**Short problem:** Count the lines of the data below that contain the string "instances", matching case exactly, and reply with that number alone.

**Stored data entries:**
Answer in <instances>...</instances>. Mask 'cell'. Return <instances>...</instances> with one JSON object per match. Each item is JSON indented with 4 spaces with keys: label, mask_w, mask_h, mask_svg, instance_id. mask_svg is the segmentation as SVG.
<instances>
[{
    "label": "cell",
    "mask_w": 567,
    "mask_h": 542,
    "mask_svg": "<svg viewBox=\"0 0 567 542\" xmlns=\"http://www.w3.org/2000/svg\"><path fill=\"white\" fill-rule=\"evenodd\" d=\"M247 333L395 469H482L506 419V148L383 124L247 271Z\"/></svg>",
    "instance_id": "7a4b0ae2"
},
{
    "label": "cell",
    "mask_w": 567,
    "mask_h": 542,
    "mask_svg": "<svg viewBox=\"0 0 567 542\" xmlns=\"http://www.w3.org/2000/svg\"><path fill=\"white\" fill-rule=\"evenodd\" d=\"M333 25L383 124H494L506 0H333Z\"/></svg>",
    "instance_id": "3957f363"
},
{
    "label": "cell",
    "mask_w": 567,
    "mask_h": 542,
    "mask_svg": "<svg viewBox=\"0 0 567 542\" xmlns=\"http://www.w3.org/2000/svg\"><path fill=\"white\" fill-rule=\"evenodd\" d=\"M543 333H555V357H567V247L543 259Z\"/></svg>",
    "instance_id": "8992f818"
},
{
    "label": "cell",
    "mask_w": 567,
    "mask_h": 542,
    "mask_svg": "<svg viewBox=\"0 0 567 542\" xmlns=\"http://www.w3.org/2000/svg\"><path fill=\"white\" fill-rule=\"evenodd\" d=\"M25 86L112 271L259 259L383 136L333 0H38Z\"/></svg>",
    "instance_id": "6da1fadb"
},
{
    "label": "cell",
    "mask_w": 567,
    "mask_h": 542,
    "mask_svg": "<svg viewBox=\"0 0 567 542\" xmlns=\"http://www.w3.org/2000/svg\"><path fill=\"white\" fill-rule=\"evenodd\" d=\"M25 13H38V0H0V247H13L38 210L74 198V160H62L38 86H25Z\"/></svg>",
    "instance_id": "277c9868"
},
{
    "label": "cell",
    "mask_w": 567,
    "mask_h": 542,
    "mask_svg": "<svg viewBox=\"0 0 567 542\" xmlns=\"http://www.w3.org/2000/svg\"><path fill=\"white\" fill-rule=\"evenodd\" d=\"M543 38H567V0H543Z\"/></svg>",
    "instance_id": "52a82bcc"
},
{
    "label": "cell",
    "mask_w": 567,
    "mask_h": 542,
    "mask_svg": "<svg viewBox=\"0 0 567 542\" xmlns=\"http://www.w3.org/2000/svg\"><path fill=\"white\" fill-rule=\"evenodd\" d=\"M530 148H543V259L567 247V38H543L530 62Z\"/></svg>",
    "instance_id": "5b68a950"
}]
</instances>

**Result of the task:** 3